- [EXERCISE TEXT]:
━━━━
A recent test conducted showed that Yahoo Messenger still has issues with Windows 7. Google and AIM issues have been resolved and the latest Live Messenger is working.

Does Yahoo Mail actually have an application.. I wasn't aware. I thought it worked the same as Google mail. Either access it on line or use Outlook to get the Yahoo mail.

Larry



BubblePuppy said:


> I've been trying to install YahooMail and YahooIM, but Yahoo doesn't recognize W7.
> No problems with Vista.


----------



## HDJulie (Aug 10, 2008)

I have Yahoo Messenger installed & haven't noticed any issues. I don't use it very often, though. What issues is it supposed to have?


----------



## LarryFlowers (Sep 22, 2006)

Reports are all over the boards with Yahoo IM, experiences seem to range from No Problems to Don't Install...

About.com had a comment from one of their writers..
━━━━
- [SUPPLIED INFORMATION]:

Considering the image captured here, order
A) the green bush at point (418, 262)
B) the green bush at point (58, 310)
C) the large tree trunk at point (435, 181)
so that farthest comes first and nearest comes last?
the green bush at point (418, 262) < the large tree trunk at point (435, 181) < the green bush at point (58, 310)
━━━━
- [WORK ORDER]:
Write a continuation of the forum thread on Yahoo Messenger and Windows 7, beginning after its final sentence. The items are separate material and are not part of the forum thread on Yahoo Messenger and Windows 7.

- [EXPECTED ANSWER]:
"There seems to be some debate about Yahoo! Messenger's compatibility with Windows 7, so I will place this in the incompatible column until further notice. Readers Shane and Ram both emailed and said they were able to install Yahoo! Messenger 9.0 with minimal problems, including image display and the ability to remember passwords. Fredrico Tura, Jr., of the Philippines, reports PC-to-PC calls are not supported. However, a number of readers, including Jhough of Pleasanton, Calif., report major stability problems. Jhough said, "I can't get it to stably work for more than five minutes." Until Yahoo! Messenger confirms a compatible update, I would decline to install Yahoo! to Windows 7"

Yahoo itself has said it is working on an update.



HDJulie said:


> I have Yahoo Messenger installed & haven't noticed any issues. I don't use it very often, though. What issues is it supposed to have?


----------



## kfcrosby (Dec 17, 2006)

What about using Pidgin or Digsby ?


----------



## LarryFlowers (Sep 22, 2006)

Digsby works fine, I have read of issues with Pidgin.

Larry



kfcrosby said:


> What about using Pidgin or Digsby ?


----------



## BubblePuppy (Nov 3, 2006)

Laptop:HP Pavilion DV7

I have searched for drivers, in the laptop, and online.
When Vista was installed there wasn't an issue.
Any suggestions?


----------



## LarryFlowers (Sep 22, 2006)

Use the Vista driver.

Larry



BubblePuppy said:


> Laptop:HP Pavilion DV7
> 
> I have searched for drivers, in the laptop, and online.
> When Vista was installed there wasn't an issue.
> Any suggestions?


----------



## sorahl (Oct 24, 2002)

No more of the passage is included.